During that summit, the administration even supported “ambitious renewable energy goals and pathways in Latin America and the Caribbean.”
“The Department of State announced scaled-up technical assistance to countries participating in the Renewable Energy for Latin America and the Caribbean (RELAC) initiative, a regional effort led by Colombia, Chile, and Costa Rica to increase renewable energy capacity to at least 70 percent by 2030,” a summary of the summit read.
Now, Petro is simply following Biden’s policy lead for climate change and green energy.
But this could become problematic for the U.S. since Colombia is the fifth-largest oil importer for the states, according to the U.S. Energy Information Agency.
In the midst of the current oil crisis and the soaring gas prices, the U.S. has been relying on foreign oil imports like Colombia’s. They have become more important than ever.
“The U.S. is engaged in an increasingly frantic search to replace oil supplies lost from Russia as it tries to repair diplomatic rifts abroad and boost production at home to stop fuel prices from spiraling out of control,” the Financial Times reported in March, after the invasion of Ukraine.
In the midst of this crisis, the current Colombian President Duque offered the U.S. more oil.
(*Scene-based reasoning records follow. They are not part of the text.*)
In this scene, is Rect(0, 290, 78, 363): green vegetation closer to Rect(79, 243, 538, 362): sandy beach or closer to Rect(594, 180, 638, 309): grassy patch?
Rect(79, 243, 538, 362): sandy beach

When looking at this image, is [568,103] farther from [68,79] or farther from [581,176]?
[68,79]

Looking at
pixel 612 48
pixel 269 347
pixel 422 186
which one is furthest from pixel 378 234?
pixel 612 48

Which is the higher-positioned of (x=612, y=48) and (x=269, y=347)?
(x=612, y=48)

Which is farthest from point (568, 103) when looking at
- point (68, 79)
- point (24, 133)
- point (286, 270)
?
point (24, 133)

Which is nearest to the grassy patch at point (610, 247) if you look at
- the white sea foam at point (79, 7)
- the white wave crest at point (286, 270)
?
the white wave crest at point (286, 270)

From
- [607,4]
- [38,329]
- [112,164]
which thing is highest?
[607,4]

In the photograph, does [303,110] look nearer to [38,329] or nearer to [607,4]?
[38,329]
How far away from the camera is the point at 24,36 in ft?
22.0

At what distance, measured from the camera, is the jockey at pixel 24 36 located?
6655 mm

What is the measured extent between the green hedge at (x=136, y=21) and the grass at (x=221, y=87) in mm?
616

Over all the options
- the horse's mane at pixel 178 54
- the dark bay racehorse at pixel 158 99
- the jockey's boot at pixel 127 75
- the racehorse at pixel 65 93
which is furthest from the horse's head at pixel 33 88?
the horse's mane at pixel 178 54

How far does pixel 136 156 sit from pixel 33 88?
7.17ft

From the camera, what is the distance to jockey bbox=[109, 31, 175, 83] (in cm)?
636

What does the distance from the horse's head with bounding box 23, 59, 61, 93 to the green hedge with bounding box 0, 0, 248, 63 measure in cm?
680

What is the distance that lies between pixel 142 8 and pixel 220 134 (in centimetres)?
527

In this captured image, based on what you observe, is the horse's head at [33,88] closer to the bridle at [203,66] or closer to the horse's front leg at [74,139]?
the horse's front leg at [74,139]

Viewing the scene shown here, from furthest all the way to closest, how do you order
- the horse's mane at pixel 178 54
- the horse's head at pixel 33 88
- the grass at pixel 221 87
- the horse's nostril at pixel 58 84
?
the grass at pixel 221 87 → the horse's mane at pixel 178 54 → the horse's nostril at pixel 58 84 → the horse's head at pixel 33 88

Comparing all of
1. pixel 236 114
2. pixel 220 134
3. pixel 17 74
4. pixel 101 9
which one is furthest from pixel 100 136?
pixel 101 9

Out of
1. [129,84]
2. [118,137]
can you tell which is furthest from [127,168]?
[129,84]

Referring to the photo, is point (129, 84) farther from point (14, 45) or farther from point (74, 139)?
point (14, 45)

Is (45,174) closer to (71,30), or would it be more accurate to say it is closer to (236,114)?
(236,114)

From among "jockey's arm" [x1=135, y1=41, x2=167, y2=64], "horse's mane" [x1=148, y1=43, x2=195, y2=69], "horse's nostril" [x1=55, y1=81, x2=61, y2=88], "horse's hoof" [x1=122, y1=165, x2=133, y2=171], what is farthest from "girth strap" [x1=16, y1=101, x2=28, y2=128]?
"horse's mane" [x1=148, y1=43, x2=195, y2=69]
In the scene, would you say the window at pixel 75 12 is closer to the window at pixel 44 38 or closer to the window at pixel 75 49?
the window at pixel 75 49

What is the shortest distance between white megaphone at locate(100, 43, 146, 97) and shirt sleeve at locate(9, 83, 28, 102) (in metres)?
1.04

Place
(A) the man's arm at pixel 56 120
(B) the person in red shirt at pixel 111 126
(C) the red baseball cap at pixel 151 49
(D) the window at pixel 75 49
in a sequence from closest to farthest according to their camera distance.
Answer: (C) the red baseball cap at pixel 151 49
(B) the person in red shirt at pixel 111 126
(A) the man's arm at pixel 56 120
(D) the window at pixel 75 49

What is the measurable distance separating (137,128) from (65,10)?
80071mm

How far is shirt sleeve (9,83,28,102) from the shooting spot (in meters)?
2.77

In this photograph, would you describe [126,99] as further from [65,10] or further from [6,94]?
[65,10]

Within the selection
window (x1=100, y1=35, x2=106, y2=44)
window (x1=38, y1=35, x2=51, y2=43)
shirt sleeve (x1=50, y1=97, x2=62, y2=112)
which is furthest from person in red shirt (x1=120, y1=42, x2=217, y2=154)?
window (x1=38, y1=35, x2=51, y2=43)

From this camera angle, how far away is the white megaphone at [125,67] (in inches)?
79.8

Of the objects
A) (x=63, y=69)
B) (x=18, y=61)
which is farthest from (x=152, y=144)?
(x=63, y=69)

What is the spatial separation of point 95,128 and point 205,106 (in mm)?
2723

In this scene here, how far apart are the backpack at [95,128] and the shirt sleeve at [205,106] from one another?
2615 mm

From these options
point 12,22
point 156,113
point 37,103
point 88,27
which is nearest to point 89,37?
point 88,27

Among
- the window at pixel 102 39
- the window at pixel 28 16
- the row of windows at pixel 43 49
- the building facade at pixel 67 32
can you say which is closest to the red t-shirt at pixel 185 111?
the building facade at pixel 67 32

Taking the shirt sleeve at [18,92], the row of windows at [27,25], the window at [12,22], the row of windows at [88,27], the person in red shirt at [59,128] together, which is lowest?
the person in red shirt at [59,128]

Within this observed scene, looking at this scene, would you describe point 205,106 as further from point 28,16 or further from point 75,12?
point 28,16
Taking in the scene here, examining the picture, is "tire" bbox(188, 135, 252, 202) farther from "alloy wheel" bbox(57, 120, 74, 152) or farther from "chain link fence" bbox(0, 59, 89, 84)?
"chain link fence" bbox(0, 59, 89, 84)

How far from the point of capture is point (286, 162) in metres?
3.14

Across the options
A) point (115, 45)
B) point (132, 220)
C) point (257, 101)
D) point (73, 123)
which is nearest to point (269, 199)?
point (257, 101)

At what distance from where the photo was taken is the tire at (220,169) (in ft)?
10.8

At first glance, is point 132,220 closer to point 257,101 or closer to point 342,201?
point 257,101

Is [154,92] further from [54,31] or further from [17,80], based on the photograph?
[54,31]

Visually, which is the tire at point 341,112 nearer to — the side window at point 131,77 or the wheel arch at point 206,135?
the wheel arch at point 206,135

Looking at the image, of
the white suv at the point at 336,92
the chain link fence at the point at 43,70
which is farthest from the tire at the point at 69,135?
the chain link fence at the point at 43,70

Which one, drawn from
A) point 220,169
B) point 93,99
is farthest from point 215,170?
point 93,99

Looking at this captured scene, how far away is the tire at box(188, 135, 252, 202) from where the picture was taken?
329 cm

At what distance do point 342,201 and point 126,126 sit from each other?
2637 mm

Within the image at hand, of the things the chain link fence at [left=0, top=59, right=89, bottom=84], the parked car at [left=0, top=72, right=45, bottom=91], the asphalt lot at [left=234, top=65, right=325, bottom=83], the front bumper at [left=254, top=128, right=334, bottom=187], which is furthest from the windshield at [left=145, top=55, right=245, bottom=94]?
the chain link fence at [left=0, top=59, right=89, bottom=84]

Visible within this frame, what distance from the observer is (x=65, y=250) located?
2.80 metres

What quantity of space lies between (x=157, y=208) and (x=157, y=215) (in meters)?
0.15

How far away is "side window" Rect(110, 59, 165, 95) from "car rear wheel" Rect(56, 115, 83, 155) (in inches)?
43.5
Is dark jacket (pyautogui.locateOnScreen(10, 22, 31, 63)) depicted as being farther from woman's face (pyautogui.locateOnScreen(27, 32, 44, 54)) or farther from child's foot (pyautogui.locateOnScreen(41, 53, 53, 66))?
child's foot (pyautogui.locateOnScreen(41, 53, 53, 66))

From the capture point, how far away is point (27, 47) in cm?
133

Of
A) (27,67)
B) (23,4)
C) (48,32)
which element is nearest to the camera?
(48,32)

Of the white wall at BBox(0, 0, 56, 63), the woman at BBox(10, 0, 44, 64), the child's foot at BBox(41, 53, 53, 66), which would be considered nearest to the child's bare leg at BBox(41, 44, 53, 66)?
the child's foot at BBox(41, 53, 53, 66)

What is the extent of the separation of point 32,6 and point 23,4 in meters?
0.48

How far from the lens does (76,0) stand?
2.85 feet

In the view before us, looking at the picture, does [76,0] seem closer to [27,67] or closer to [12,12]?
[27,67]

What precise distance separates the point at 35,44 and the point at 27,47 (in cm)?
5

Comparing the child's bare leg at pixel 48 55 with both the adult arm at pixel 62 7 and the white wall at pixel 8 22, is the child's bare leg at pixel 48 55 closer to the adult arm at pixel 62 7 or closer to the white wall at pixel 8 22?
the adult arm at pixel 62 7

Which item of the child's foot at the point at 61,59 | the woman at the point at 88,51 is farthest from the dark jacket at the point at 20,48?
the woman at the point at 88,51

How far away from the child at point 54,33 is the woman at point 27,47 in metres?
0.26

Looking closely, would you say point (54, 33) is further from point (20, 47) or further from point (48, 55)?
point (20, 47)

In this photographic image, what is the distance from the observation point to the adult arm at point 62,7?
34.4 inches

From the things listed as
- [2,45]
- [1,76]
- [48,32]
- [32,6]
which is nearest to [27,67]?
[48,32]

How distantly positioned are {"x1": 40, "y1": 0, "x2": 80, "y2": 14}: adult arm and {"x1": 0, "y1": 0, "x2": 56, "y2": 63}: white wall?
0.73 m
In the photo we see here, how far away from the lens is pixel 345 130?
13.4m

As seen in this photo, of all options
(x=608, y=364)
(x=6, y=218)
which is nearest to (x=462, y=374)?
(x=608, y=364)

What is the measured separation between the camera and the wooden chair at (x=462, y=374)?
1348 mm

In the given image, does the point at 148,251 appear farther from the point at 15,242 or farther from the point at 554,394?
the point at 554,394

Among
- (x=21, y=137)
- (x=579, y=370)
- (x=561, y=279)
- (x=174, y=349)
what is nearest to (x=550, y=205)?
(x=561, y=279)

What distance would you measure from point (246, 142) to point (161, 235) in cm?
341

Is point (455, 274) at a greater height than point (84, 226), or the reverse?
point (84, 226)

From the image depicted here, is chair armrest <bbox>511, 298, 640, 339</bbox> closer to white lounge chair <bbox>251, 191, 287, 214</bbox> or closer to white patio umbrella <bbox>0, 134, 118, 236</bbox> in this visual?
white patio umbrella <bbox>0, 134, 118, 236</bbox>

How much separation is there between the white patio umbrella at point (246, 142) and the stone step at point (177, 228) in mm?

“Colombia will contribute to increasing its market in the United States to the extent that the United States requires it and to the extent of our capabilities,” Duque said, MercoPress reported.
But now, Petro is wanting to wind down oil production.
Even more than that, he is zealously following Biden’s lead on climate policy, even to the point of criticizing the U.S.
“The time has come to sit down with the U.S. government and talk about what it means that they emit more greenhouse gases over there than anyone else, and we absorb them over here,” Petro said in his acceptance speech Sunday after winning the election, the Wall Street Journal reported.
But losing Colombian oil has the potential to make the current oil and gas crisis in the U.S. even worse. Americans simply can’t afford that.
The average gas price is already $4.94 and has been steadily climbing, according to AAA.
Biden has tried over the past four months to blame Russian President Vladimir Putin and his invasion of Ukraine for this crisis.
“Putin’s invasion of Ukraine has driven up gas prices and food prices all over the world,” Biden said in April, ABC News reported. “So everything is going up. We saw it in today’s inflation data. Seventy percent of the increase in prices in March came from Putin’s price hike in gasoline.”
But the looming threat of Colombia going green and shutting down oil production is not Putin’s fault.
If the U.S. loses Colombian oil, Biden will have himself to blame for his overly zealous push for green energy all around the globe and particularly in Latin America.
This article appeared originally on The Western Journal.